Under these conditions, you can transform A to the form
$$
\pmatrix{0&1&0& \cdots &0 \\0&0&1&\cdots &0\\ 0&0&0&\ddots&0\\0&0&0&\cdots &1\\
-d_1&-d_2&-d_3&\cdots & -d_n}$$
One way to find the transformation, is to start with a vector $b$ and calculating $A b$, $A^2b$ through $A^{n-1}b$. Then the transformation matrix is given by
$$
T=\pmatrix{b &A b &A^2 b& \cdots & A^{n-1}b } \tag 1$$
One can show that under the stated assumptions, there exists a $b$ so that the above matrix is invertible.
Added in response to comments
The following statements are equivalent:


*

*A system of $n$ first order linear differential equation of the form $dX/dt = A X$ can be converted to $$
\frac{d^n y}{d t^n} + a_1 \frac{d^{n-1} y}{d t^{n-1}} + a_2 \frac{d^{n-2} y}{d t^{n-2}}\cdots + a_0 = 0$$

*There exists a non-zero vector, $c$, so that the matrix $Q$ defined below has full rank
$$
Q = \pmatrix{c \\c A \\\vdots\\ c A^{n-1} }$$ 

*There exists a vector $b$ so that the matrix $T$ defined in (1) is full rank.

*The minimal polynomial of $A$ is equal to its characteristic polynomial

*The two conditions mentioned at the start of his answer hold


Refer to any standard Modern Control Theory book for proof of the above.

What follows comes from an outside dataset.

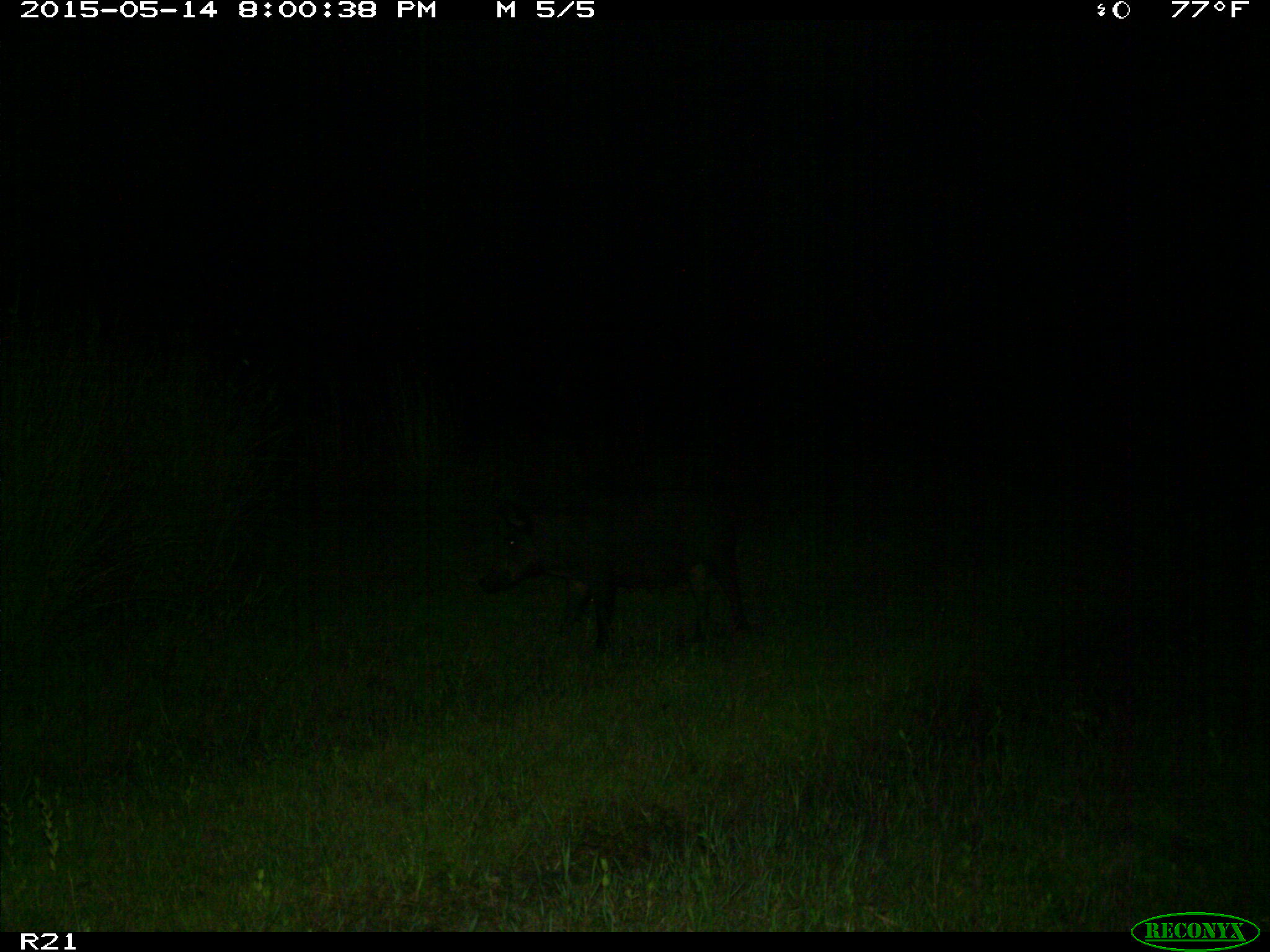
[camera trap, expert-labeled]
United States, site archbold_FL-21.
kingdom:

THe requirement for $T$ to be full rank is called controllability condition and the requirement that $Q$ be full rank is called observability condition.
In particular, if $A=\pm I$, the identity matrix and $n>1$ then $A$ does not satisfy the last condition and hence it is not possible to transform $X'= \pm X$.